= Anthropectomy =

Withholding of human qualities from non-human animals

Anthropectomy refers to the withholding of human qualities from non-human animals. It is conceptually opposed to anthropomorphism, which refers to the attribution of human characteristics to animals. Anthropectomy describes an error in animal cognition research, of assuming animals don't share certain human qualities with humans. Both anthropectomy and anthropomorphism are bias shown in animal cognition research. They are highly debated topics in this field, and can influence how a researcher conducts their research which is why both are typically avoided.

== Etymology ==
The term anthropectomy is derived from the Greek words anthropos (ἄνθρωπος), meaning "human," and ektomia (ἐκτομή), meaning "to cut out".

== Uses ==
The term anthropectomy was introduced by philosophers Kristin Andrews and Brian Huss. The article in which they introduce anthropectomy was published in 2014. It appears in a variety of contexts in the literature. In some cases, it refers to the tendency to deny non-human animals human-like qualities without adequate justification. In other contexts, it refers more specifically to a cognitive bias in humans, such as human exceptionalism or anthropofabulation, that results in the systematic exclusion of animals from traits considered human.

Other terms for anthropectomy include anthropodenial, coined by Frans de Waal, and reverse anthropomorphism, used by Maxine Sheets-Johnstone, both referring to the same error of denying human-like traits in non-human animals.

== In animal cognitive research ==
In the context of hypothesis testing, anthropectomy corresponds to a Type-II error or false negative: failing to recognize a trait in an animal when the animal does, in fact, possess it. This is contrasted with anthropomorphism, which is associated with a Type-I error or false positive: wrongly attributing a trait the animal does not have. Anthropectomy may occur when a null hypothesis assumes that animals lack certain cognitive or emotional traits that are considered uniquely human. When such hypotheses are not rejected, the resulting conclusions often go beyond agnosticism and assert the absence of the trait. This shifts the research from cautious skepticism to unjustified denial.

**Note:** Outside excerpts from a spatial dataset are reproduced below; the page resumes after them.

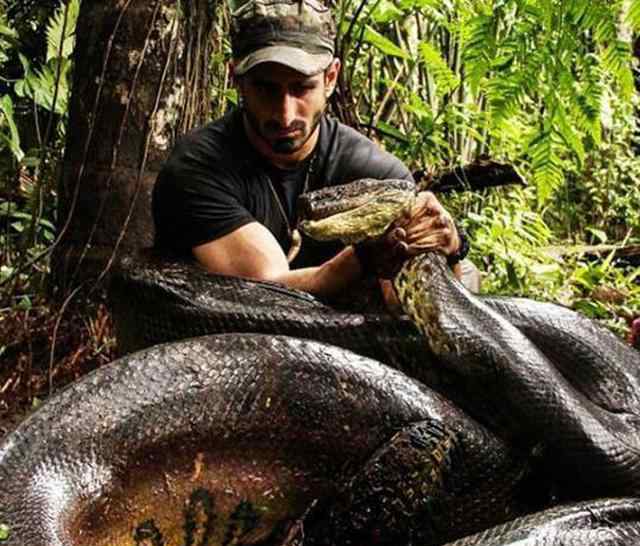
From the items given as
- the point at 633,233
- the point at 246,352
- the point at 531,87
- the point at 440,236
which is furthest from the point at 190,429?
the point at 633,233

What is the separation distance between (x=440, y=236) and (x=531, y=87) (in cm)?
81

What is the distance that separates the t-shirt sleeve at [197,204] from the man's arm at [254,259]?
43 mm

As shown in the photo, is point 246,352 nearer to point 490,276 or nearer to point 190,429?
point 190,429

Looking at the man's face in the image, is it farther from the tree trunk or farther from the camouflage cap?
the tree trunk

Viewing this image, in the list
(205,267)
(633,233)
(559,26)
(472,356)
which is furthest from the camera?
(633,233)

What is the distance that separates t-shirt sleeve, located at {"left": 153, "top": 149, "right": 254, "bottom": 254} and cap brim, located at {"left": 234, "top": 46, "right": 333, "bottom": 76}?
0.48m

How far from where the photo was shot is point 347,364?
350 cm

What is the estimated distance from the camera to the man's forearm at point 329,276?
405 centimetres

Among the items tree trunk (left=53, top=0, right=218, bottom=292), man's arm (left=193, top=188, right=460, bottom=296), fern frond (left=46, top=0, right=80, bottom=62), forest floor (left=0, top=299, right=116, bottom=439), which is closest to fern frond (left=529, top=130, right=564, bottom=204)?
man's arm (left=193, top=188, right=460, bottom=296)

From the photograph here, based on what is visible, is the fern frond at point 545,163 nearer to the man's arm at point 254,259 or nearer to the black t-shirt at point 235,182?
the black t-shirt at point 235,182

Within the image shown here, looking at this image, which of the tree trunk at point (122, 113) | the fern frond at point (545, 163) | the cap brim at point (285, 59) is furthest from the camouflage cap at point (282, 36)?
the fern frond at point (545, 163)

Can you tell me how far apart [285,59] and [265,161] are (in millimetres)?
505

Critics argue that anthropectic thinking may stifle scientific progress by prematurely ruling out complex animal capacities. Researchers are opening up to the idea of attributing human psychological abilities to nonhuman animals. However, a majority of researchers can't get past the negative connotation of the words when studying animal cognition.

According to philosopher Devin Sanchez Curry, an asymmetry exists between anthropomorphic bias and anthropectic bias, as humans are systematically inclined toward anthropomorphism. Some scholars advocate for a level epistemological playing field, where neither anthropomorphism nor anthropectomy is the default. An author Steven Wagschal a professor at Indiana University, who wrote a book titled, Minding Animals in the Old Way and New Worlds: A Cognitive Historical Analysis. In which he mentions a specific type of bias in animal cognitive research. Wagschal states one of the best examples of consistent anthropectomy is found in fish. Even though humans are more inclined to anthropomorphism species like fish tend to be not be because, it's a lot harder to interact with them because they live underwater in a different environment than humans. Humans tend to anthropomorphize animals that we see similar to ourselves. This has little to do with differences in cognitive ability, but more so, which animals humans can relate to the most.